If they are subcutaneous, grab them by a rear leg, lift them up and give the injection into the fold of skin that runs from in front of the rear leg up to the belly. They don't mind the shot as much there, they just don't like the indignity of being upside down. Holding them by both legs is preferable if your wife is willing to give the shot.

Good luck with it.


----------



## Ronney (Nov 26, 2004)

Hi Roy,
Do you propose breeding from these gilts or are they for the freezer. The reason for asking is that if you are looking at owning them long term, you don't want to make an issue of worming them the first time because you won't get the opportunity the second time. Pigs are not stupid.

Worming is usually done by subcutaneous injection in the anterior part of the neck i.e. just behind the ear. Get your vet to advise you on the correct gauge and length of needle for a pig that age. As Tango has suggested, wait until feeding time when they will be more interested in their stomachs rather than what your doing, and don't do it at a time when you wouldn't normally be handling them - they will be awake to the fact that something isn't right. Take a pinch of skin, insert the needle, let the skin go and inject. It sounds daunting and for the first couple of times it is but I do all my pigs this way including mature boars. If it can be done without any great fuss they won't even be aware of what's happened.
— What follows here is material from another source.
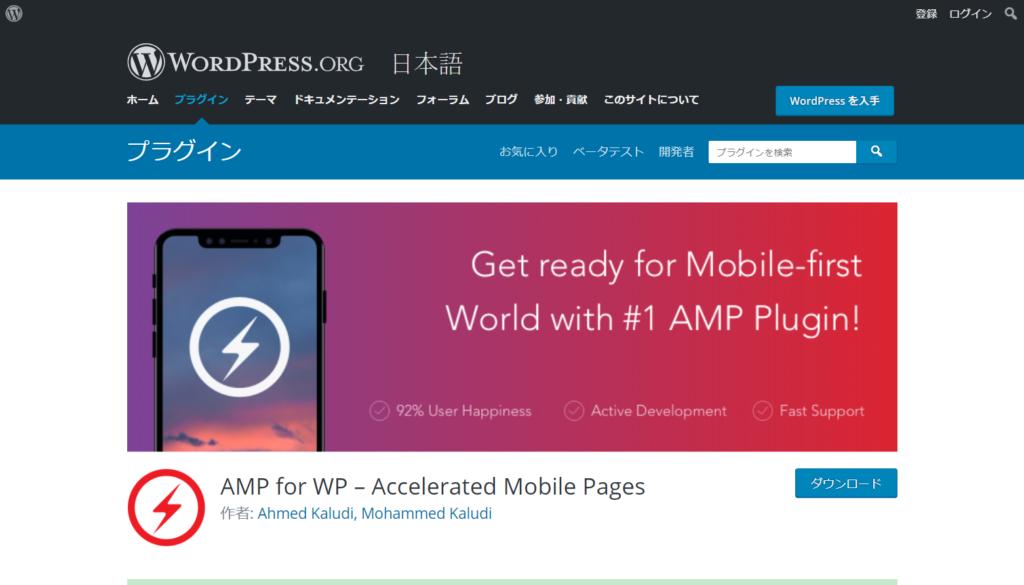 ユーザー評価がよさげなAMP for WP – Accelerated Mobile Pages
If you don't feel confident and they are for the freezer this should be the only injection they require and in that case you can hold them while your wife gives the injection. I say that because 50lb of wiggling pig can take some holding :haha: and I get Kevin to do that bit while I do the dirty deed. 

By the way, do both pigs but they should have come to you already wormed. Next time you buy in weaners ask that they be wormed first. I worm all mine before I sell them on the premise that I want to sell a good product, have people get what they have paid for and come back to me for more. 

Good luck, and enjoy your pigs.

Cheers,
Ronnie


----------



## Guest (Dec 16, 2004)

Mulefoot wrote:
Holding them by both legs is preferable if ...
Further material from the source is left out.